Supporters of vitamin supplements, which are consumed regularly by up to ten million Britons, believe these can act as antioxidants, preventing highly active oxygen radicals in the body-damaging molecules such as cholesterol causing heart disease. The theory seemed plausible, and some initial trial results appeared to lend it support. But as better trials were done different results emerged. The Copenhagen team considered 68 randomised control trials, involving 232,606 people, and published by October 2005. Of these, they rate 47 trials as being of the best quality, with the rest more prone to bias of one sort or another.

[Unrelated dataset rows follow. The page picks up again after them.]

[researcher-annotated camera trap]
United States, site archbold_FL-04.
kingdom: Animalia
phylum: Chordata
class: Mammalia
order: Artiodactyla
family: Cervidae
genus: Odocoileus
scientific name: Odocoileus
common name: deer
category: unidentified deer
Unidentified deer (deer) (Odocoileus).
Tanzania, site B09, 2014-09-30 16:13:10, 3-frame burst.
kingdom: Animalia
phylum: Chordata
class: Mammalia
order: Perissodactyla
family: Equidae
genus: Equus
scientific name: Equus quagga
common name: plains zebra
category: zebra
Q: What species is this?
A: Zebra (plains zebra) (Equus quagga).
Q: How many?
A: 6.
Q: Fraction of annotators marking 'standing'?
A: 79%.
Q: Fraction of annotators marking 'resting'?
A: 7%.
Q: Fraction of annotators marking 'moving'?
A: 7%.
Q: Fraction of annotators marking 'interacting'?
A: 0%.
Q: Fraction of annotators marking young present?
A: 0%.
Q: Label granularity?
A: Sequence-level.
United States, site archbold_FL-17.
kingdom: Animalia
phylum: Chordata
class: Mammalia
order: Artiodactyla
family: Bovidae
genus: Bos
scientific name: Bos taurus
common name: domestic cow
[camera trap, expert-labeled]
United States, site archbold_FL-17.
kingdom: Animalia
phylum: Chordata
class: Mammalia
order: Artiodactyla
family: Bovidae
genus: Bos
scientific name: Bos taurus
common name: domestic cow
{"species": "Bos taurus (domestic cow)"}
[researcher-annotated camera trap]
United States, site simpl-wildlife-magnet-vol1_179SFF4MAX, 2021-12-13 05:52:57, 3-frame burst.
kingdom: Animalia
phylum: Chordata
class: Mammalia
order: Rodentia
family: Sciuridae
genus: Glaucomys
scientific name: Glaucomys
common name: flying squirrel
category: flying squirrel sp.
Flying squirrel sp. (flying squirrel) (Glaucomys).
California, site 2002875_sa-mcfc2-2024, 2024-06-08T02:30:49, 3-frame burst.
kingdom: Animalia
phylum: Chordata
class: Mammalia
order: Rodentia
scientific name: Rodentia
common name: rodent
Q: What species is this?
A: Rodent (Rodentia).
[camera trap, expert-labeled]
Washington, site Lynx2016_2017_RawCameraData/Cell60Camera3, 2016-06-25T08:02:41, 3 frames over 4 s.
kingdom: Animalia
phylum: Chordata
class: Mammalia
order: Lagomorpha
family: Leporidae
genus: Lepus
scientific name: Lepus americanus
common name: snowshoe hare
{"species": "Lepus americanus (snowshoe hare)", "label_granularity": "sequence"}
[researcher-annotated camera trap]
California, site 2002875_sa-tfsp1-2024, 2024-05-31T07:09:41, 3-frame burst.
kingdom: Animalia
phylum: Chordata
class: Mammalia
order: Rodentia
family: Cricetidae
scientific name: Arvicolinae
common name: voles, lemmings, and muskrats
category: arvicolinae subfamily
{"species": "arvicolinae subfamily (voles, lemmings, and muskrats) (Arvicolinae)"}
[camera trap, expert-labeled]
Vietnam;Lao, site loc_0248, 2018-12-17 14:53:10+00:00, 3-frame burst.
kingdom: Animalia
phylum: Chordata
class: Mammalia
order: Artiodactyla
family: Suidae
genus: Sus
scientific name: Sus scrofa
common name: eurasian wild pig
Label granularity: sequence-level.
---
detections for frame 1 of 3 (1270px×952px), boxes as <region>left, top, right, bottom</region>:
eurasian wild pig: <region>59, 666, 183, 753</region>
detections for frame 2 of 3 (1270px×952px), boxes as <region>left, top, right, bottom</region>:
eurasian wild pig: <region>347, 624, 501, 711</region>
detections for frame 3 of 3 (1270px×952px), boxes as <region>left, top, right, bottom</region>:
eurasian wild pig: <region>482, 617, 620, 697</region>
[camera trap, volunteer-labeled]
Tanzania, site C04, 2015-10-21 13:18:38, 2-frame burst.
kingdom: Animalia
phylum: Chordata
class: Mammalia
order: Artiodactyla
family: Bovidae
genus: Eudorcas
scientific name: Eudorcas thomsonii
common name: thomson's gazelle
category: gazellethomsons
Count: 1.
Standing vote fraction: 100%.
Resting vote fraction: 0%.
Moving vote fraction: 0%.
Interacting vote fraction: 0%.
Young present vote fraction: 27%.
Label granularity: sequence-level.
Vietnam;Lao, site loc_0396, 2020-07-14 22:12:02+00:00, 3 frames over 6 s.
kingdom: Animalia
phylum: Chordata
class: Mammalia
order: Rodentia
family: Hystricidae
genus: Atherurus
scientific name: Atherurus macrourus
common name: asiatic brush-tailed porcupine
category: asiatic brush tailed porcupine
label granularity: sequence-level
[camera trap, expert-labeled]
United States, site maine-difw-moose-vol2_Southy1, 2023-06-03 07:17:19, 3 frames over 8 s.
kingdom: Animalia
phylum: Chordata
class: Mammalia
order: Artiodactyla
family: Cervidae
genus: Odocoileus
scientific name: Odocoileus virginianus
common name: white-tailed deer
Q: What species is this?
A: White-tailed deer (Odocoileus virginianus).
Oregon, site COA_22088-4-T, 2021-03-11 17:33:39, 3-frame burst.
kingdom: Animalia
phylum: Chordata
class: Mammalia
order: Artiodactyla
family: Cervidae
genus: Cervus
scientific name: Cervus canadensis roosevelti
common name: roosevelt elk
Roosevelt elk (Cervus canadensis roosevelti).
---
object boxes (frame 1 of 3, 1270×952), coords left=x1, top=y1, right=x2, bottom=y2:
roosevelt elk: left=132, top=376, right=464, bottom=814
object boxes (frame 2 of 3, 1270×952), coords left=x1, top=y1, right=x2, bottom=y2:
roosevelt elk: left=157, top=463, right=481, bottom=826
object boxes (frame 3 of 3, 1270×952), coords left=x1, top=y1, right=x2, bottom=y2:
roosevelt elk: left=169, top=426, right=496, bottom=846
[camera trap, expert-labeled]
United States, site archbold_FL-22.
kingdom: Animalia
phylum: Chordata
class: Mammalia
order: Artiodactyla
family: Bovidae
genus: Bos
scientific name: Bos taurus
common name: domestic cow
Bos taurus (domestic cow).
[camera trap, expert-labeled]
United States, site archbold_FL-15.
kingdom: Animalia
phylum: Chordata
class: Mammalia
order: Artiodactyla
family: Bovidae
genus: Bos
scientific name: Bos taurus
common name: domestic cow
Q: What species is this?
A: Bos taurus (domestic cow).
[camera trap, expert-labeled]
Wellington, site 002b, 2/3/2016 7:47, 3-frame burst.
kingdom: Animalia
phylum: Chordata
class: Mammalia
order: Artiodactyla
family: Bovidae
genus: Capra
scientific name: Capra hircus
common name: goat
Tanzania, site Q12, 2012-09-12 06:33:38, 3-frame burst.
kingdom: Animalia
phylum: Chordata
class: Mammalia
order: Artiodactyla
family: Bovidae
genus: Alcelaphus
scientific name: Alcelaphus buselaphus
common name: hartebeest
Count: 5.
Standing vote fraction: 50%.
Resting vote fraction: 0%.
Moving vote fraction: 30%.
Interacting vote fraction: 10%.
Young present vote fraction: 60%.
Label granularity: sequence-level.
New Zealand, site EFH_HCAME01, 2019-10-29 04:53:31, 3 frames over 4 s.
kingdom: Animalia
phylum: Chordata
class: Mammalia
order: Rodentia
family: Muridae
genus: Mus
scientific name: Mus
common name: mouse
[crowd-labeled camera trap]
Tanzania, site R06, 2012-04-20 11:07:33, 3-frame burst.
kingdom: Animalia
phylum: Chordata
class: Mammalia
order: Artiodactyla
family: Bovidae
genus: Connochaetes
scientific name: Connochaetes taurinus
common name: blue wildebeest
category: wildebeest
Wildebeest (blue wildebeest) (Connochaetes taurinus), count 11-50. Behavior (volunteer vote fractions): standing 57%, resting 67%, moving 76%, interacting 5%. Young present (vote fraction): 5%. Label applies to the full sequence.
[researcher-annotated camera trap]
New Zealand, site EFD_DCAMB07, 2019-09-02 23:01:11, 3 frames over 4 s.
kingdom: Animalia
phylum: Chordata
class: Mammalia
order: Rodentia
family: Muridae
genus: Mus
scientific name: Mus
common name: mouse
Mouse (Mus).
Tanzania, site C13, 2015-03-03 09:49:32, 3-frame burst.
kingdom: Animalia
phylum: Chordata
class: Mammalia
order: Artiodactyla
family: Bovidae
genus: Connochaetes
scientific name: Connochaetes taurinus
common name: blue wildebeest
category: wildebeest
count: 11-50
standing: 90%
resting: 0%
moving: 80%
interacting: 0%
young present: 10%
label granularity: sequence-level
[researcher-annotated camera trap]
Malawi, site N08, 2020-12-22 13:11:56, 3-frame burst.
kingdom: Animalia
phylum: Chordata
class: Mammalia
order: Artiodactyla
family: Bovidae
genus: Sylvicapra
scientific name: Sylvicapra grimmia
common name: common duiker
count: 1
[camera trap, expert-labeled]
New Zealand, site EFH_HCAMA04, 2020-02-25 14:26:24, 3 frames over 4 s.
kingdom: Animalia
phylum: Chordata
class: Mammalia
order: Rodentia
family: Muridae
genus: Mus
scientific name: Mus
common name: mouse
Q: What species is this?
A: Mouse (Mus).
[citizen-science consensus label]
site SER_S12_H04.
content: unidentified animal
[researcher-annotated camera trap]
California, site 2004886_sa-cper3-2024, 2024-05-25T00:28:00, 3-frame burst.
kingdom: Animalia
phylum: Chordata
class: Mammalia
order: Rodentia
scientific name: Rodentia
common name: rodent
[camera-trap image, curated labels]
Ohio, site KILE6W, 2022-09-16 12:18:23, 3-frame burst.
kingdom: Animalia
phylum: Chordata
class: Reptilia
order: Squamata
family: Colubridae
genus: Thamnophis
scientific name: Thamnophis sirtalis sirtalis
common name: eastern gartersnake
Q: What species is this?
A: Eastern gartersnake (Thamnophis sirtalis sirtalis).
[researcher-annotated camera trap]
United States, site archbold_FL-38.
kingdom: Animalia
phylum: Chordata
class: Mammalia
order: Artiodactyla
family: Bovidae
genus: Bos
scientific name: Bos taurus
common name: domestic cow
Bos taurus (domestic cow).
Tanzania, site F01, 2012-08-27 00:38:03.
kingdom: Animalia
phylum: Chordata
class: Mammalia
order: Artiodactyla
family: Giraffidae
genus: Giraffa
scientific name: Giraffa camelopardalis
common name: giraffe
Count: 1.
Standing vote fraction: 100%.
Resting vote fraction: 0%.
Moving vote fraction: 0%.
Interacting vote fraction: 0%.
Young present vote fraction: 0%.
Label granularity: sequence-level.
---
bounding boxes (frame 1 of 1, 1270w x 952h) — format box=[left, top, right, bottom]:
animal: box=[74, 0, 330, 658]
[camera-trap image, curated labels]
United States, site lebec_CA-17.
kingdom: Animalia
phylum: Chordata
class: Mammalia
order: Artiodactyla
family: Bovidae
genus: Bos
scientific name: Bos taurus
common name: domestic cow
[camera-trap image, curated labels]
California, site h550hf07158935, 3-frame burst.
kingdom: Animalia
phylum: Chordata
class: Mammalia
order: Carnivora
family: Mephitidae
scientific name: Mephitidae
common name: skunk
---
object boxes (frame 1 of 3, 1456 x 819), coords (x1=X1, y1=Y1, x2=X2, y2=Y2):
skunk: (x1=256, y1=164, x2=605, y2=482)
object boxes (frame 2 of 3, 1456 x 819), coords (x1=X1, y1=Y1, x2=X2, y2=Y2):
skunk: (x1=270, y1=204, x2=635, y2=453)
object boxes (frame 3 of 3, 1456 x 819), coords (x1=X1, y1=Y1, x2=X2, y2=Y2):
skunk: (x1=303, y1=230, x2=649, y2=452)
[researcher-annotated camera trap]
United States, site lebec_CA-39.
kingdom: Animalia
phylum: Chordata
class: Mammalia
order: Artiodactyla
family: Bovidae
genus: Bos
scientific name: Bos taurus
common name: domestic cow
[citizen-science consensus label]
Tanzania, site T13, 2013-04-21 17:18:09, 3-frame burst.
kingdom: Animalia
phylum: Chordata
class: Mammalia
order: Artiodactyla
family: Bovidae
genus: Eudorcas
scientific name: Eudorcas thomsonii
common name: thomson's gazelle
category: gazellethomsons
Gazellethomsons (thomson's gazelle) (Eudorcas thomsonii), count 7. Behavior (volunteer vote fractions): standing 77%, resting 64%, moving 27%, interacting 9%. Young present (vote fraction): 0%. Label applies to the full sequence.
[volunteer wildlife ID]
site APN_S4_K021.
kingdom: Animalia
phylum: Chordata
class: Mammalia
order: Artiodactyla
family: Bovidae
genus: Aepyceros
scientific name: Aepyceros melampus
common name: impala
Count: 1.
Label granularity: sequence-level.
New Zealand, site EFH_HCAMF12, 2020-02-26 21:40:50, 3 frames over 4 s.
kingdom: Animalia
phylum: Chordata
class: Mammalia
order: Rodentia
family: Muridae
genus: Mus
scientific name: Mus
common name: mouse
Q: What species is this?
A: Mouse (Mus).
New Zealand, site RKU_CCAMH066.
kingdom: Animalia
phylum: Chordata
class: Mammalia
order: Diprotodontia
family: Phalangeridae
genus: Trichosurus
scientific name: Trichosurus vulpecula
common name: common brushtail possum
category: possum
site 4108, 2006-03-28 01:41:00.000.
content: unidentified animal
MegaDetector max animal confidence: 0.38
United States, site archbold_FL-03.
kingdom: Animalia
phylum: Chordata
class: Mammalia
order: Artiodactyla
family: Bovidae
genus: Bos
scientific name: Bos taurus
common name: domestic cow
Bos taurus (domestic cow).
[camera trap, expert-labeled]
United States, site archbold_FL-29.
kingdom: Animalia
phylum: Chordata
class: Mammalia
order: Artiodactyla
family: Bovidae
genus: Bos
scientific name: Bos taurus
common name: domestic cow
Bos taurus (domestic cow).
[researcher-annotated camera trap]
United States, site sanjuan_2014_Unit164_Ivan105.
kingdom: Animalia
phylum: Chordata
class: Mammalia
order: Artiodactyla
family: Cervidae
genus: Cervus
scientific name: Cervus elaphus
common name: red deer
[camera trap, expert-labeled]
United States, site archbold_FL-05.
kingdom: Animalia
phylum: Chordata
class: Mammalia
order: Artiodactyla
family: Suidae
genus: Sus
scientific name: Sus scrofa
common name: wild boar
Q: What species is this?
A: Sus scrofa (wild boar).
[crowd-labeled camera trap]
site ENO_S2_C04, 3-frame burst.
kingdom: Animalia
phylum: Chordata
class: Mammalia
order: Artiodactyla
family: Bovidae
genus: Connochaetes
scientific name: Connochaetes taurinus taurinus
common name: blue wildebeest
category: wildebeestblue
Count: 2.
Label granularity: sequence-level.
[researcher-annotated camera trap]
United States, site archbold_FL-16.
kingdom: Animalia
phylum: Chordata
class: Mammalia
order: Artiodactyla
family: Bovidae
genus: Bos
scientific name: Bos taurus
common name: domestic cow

Taking only the 47 low-bias trials, involving 180,938 people, they found that supplements as a whole increased the death rate by 5 per cent. When the supplements were taken separately, beta carotene increased death rates by 7 per cent, vitamin A by 16 per cent, and vitamin E by 4 per cent. Vitamin C gave contradictory results, but when given singly or in combination with other vitamins in good-quality trials, increased the death rate by 6 per cent.
Well actually, the Times article notes, selenium may not actually kill you. But you don't need it. Letter writers protesting the article raise the point that that JAMA has been linked to the American pharmaceutical industry. But Pharma may not reach as far as Copenhagen.